For decades, Houston has seen a steady parade of politicians and activists advocating rights-violating policies. From the sign and smoking ordinances of the 1980s to the preservation ordinance of the 1990s, from the subsequent amendments to these ordinances in the 2000s and 2010s to the Houston Equal Rights Ordinance (HERO) of 2014, Houston has seen the formation of a coalition against freedom.

In most instances, the advocates of a particular ordinance also supported other rights-violating ordinances. For example, Councilwoman Eleanor Tinsely led the fight for both the sign and smoking ordinances. More recently, former Mayor Annise Parker led efforts to strengthen the preservation ordinance and she was instrumental in passing HERO.

On the surface, there may not seem to be a commonality between signs and smoking, between historic preservation and discrimination. One might wonder why an activist or politician would be actively engaged in such seemingly disparate issues.

But if we look below the surface, the mystery dissipates. If we look below the surface, we can see what connects these various issues (and many others like them).

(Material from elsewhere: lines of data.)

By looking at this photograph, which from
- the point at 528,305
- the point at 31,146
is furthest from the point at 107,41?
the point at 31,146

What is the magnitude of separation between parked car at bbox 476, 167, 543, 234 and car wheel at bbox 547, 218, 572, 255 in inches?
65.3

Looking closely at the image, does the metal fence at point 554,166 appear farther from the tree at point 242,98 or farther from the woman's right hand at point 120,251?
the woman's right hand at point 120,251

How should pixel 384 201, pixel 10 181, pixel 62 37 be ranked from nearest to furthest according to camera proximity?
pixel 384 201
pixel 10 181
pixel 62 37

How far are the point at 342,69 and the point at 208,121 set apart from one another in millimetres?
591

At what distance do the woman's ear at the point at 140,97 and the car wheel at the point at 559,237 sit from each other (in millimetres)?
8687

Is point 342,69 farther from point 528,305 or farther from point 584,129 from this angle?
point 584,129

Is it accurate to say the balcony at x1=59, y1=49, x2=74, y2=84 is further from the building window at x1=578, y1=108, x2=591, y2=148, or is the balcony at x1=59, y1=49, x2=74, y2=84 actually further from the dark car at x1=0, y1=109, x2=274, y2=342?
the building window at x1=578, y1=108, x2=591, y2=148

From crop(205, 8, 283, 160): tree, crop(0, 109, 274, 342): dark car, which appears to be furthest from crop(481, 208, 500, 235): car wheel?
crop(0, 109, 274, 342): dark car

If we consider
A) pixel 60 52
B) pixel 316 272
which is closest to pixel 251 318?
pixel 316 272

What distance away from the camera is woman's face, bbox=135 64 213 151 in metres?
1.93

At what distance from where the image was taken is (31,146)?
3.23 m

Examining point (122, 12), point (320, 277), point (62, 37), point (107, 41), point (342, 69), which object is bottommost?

No matter the particular issue, the coalition against freedom sees others using their property in a manner than the coalition finds objectionable. Whether it is erecting signs, allowing smoking in one’s business, tearing down old buildings, or setting the conditions for using restrooms, the coalition does not like the choices that some people make. And so, they seek to make those choices illegal.

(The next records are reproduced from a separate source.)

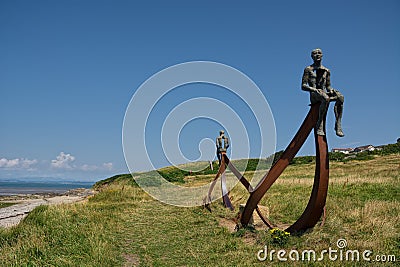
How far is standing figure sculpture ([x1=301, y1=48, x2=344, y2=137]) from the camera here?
25.7 feet

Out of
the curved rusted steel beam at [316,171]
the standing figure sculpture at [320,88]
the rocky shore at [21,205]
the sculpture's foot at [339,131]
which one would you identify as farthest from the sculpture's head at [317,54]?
the rocky shore at [21,205]

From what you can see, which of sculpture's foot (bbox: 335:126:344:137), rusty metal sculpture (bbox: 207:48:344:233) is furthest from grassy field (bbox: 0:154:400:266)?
sculpture's foot (bbox: 335:126:344:137)

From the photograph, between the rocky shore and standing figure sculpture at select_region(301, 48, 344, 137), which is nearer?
standing figure sculpture at select_region(301, 48, 344, 137)

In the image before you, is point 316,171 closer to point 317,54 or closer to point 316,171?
point 316,171

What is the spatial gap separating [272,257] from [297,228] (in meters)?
1.38

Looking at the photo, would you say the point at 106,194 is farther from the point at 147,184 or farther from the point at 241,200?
the point at 147,184

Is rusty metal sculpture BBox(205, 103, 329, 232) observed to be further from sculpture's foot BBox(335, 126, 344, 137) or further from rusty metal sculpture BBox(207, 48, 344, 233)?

It is not a coincidence that the coalition often uses the same mantras. “Quality of life” and “protecting neighborhoods” are probably the most popular. Nor is it a coincidence that these terms are never defined.  Any attempt to do so would reveal the true motivation behind the coalition.

The coalition wants to force individuals to live according to the demands and dictates of the collective, such as the neighborhood, the community, the city, or the region. They want to force individuals to sacrifice their personal interests for the “public interest.” They want to force individuals to subordinate their own judgment to the “will of the people.”

The members of the coalition against freedom are not part of a vast conspiracy. They are united by a common principle: might makes right. They believe that if they can assemble enough like-minded people, then their policies and programs are justified.

If one studies Houston’s history over the past four decades, it may seem that the coalition against freedom is destined to win. They aren’t. All it takes is the courage to expose their evil.